## What you have to do:
Copy the stretch of the records from the start through the line containing "354H72L87 375H101V368H130L137 332H130L123", swapping "instance_id" for "object_id" and leaving everything else as it is.

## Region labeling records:
>> begin

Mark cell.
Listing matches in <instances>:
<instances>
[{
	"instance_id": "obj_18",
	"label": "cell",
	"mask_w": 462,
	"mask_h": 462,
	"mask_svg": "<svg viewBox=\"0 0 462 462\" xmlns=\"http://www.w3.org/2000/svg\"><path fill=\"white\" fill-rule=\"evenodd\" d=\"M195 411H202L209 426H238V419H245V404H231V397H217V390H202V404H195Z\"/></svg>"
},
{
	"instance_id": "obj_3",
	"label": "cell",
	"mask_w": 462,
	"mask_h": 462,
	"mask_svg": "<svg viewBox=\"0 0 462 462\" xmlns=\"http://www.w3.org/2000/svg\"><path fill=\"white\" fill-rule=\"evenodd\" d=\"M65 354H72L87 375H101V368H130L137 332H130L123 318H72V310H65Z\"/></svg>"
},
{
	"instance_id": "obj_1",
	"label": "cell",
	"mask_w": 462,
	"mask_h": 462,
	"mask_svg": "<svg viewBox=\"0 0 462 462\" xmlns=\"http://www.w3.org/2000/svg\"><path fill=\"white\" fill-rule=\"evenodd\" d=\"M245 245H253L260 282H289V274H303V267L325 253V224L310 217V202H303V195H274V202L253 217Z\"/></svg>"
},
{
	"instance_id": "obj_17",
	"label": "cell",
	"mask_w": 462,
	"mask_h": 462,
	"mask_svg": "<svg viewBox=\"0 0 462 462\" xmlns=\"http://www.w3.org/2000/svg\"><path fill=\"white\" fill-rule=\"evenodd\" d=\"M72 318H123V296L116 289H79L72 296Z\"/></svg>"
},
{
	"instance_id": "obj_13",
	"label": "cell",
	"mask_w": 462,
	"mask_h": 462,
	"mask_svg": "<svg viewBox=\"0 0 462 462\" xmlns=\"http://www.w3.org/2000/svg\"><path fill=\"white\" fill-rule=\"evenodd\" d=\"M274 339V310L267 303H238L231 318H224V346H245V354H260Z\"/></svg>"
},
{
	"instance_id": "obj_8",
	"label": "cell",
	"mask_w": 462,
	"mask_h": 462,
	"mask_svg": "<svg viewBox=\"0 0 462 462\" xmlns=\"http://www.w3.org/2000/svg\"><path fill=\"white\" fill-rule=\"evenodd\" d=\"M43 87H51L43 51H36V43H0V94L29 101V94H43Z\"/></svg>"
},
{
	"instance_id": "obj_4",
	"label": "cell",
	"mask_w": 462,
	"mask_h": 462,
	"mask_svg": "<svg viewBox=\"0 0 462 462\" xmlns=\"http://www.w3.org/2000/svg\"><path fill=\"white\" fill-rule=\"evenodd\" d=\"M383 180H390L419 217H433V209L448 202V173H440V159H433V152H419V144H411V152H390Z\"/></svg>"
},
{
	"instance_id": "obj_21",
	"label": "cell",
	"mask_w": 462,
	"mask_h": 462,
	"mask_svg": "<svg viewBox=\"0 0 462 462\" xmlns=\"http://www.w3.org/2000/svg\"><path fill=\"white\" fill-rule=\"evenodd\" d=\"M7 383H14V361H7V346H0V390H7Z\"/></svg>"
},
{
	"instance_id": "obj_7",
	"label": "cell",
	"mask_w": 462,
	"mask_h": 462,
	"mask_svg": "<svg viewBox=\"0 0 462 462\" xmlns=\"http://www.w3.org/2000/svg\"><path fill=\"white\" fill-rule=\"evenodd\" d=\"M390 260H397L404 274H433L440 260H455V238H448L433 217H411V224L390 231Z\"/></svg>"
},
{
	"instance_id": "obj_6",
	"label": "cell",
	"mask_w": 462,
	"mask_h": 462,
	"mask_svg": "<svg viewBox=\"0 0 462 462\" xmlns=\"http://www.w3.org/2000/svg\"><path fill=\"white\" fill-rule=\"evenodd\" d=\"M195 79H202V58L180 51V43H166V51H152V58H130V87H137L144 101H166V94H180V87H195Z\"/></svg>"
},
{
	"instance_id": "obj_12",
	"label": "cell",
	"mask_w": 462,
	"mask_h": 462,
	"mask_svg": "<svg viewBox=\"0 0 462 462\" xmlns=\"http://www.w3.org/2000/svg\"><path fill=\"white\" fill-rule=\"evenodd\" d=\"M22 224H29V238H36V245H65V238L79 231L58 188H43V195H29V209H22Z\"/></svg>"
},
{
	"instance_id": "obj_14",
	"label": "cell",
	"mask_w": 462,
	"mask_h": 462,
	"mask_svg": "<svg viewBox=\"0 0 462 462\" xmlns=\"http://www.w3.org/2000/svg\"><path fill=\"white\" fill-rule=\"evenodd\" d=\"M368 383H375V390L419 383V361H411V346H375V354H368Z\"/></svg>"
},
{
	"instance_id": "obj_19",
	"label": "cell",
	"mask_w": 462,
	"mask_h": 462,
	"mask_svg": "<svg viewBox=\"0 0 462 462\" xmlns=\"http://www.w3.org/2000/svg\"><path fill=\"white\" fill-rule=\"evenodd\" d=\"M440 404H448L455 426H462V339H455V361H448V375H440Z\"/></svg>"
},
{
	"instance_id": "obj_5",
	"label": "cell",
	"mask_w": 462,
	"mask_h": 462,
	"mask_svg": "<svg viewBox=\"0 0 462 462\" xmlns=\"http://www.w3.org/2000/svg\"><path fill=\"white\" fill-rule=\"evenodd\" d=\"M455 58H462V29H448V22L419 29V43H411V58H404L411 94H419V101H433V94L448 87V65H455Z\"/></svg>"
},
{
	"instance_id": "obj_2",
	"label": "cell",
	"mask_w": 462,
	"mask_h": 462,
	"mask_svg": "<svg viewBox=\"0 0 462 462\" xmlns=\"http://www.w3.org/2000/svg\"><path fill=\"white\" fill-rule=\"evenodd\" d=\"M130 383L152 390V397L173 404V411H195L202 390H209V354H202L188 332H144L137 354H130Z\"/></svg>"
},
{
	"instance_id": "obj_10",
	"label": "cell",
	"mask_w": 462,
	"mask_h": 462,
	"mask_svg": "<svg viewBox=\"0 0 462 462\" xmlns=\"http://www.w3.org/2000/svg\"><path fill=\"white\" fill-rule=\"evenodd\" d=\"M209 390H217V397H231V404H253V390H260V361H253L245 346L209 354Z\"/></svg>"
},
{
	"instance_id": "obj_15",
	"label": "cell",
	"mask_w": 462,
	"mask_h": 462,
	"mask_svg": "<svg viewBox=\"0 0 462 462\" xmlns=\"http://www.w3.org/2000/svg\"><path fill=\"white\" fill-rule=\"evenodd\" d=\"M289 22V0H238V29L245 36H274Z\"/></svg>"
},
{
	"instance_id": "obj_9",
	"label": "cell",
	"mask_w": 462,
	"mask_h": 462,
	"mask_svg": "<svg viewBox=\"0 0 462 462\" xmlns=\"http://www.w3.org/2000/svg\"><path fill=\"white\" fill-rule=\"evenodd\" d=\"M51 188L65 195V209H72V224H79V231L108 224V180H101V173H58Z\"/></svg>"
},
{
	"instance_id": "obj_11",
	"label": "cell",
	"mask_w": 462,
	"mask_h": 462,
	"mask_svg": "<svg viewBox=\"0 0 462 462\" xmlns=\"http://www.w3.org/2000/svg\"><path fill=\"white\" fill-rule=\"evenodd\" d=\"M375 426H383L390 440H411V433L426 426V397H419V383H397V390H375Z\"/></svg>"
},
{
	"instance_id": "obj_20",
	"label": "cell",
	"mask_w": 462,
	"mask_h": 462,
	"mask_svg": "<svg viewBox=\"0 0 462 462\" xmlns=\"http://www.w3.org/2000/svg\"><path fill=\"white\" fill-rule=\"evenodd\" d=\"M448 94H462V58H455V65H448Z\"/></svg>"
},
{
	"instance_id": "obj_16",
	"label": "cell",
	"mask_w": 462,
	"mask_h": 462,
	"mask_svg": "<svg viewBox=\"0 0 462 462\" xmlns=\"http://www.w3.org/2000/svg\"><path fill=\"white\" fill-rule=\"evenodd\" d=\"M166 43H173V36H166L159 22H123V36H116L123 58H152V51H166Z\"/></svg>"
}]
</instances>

>> end

## Correct output:
Mark cell.
Listing matches in <instances>:
<instances>
[{
	"object_id": "obj_18",
	"label": "cell",
	"mask_w": 462,
	"mask_h": 462,
	"mask_svg": "<svg viewBox=\"0 0 462 462\" xmlns=\"http://www.w3.org/2000/svg\"><path fill=\"white\" fill-rule=\"evenodd\" d=\"M195 411H202L209 426H238V419H245V404H231V397H217V390H202V404H195Z\"/></svg>"
},
{
	"object_id": "obj_3",
	"label": "cell",
	"mask_w": 462,
	"mask_h": 462,
	"mask_svg": "<svg viewBox=\"0 0 462 462\" xmlns=\"http://www.w3.org/2000/svg\"><path fill=\"white\" fill-rule=\"evenodd\" d=\"M65 354H72L87 375H101V368H130L137 332H130L123 318H72V310H65Z\"/></svg>"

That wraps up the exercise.